Sri Ramakrishna, who advocated solitudeSri Ramakrishna had this to say about such solitude:

“The mind cannot dwell on God if it is immersed day and night in worldliness, in worldly duties and responsibilities; it is most necessary to go into solitude now and then and think of God. To fix the mind on God is very difficult, in the beginning, unless one practices meditation in solitude. When a tree is young it should be fenced all around; otherwise it may be destroyed by cattle.

“To meditate, you should withdraw within yourself or retire to a secluded corner or to the forest. And you should always discriminate between the Real and the unreal. God alone is real, the Eternal Substance; all else is unreal, that is, impermanent. By discriminating thus, one should shake off impermanent objects from the mind.”

“One must go into solitude to attain this divine love. To get butter from milk you must let it set into curd in a secluded spot: if it is too much disturbed, milk won’t turn into curd. Next, you must put aside all other duties, sit in a quiet spot, and churn the curd. Only then do you get butter.

“Further, by meditating on God in solitude the mind acquires knowledge, dispassion, and devotion. But the very same mind goes downward if it dwells in the world.…

“The world is water and the mind milk. If you pour milk into water they become one; you cannot find the pure milk any more. But turn the milk into curd and churn it into butter. Then, when that butter is placed in water, it will float. So, practice spiritual discipline in solitude and obtain the butter of knowledge and love. Even if you keep that butter in the water of the world the two will not mix. The butter will float.”

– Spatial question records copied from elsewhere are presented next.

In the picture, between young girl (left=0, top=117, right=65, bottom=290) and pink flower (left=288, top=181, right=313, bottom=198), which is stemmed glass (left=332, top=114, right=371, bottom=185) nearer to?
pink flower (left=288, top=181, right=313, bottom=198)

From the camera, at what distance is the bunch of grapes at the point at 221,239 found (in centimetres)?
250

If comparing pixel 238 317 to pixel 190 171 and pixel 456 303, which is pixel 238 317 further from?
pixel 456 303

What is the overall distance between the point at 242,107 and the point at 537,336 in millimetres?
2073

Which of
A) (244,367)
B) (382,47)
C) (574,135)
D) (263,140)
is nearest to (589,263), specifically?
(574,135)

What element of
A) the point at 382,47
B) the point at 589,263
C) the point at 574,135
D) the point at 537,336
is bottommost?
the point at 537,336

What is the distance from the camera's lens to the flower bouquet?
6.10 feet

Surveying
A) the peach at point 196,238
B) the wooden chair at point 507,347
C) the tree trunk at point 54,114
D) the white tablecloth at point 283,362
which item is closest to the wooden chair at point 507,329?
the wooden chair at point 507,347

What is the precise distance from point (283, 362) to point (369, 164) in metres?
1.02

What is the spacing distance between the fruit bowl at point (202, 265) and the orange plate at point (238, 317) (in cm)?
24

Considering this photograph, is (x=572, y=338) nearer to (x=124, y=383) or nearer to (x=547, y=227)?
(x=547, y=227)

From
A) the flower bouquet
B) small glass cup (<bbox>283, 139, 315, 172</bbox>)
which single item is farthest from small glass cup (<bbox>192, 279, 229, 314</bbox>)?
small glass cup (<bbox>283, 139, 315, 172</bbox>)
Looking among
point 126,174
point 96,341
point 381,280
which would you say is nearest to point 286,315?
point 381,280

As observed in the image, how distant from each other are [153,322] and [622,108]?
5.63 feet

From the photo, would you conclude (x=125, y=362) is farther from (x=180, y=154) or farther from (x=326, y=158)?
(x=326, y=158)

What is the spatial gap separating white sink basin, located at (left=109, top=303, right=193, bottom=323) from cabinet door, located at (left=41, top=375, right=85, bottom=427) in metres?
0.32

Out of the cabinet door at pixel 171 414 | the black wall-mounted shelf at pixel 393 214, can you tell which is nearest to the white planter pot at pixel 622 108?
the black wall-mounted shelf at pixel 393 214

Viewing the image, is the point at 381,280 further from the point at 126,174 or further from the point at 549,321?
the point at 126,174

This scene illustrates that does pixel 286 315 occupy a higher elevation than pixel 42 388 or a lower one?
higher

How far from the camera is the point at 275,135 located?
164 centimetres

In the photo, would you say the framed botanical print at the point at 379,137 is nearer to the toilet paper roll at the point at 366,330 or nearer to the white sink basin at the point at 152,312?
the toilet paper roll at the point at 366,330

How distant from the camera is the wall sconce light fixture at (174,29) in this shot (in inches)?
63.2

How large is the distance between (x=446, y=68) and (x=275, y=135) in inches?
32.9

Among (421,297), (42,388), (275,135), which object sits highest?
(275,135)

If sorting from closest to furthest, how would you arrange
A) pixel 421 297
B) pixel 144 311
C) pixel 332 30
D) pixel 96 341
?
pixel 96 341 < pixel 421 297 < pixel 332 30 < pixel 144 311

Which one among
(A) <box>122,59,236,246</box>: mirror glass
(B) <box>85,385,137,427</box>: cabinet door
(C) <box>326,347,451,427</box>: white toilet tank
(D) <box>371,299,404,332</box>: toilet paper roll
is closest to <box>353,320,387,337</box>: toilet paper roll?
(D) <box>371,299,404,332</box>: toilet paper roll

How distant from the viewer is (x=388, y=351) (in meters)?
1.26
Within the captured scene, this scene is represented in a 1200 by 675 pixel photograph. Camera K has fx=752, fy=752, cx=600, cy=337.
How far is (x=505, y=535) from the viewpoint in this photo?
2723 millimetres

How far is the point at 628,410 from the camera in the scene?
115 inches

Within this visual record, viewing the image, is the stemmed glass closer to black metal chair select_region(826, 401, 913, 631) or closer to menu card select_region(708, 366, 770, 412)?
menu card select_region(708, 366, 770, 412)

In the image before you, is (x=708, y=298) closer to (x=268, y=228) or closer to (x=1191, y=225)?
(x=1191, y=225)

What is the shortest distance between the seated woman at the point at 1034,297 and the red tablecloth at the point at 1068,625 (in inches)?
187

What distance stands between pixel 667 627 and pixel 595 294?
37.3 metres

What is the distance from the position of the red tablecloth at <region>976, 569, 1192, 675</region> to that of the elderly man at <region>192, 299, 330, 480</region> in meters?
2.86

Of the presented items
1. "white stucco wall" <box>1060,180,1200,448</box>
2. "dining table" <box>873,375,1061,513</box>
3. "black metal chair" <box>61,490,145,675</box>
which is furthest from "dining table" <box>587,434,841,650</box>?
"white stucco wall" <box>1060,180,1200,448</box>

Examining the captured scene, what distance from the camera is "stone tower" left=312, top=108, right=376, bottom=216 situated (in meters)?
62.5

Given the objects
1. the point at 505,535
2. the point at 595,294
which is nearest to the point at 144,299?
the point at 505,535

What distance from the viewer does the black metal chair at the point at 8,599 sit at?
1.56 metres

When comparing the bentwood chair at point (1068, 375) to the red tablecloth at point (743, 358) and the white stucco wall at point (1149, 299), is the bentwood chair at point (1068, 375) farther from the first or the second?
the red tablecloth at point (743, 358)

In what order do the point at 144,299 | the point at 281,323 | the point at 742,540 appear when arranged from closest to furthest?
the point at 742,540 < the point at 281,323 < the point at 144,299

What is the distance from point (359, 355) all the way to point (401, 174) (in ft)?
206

Mahendranath Gupta, author of the Gospel of Sri Ramakrishna, who practiced solitudeSri Mahendranath Gupta, known as “M,” was a disciple of Sri Ramakrishna and the recorder of these words in The Gospel of Sri Ramakrishna. He followed these words of Sri Ramakrishna all his life. He had several isolated places right in Calcutta, known only to himself, where he would go for days at a time to practice meditation. Sometimes he would come home for meals and then go back to his secret haven. At other times he left Calcutta for a solitary ashram owned by him. To see the results he gained from following Sri Ramakrishna’s advice, read the ninth chapter of Yogananda’s Autobiography of a Yogi: “The Blissful Devotee and His Cosmic Romance.”

Both forms of solitude–at home and away–are necessary for the yogi.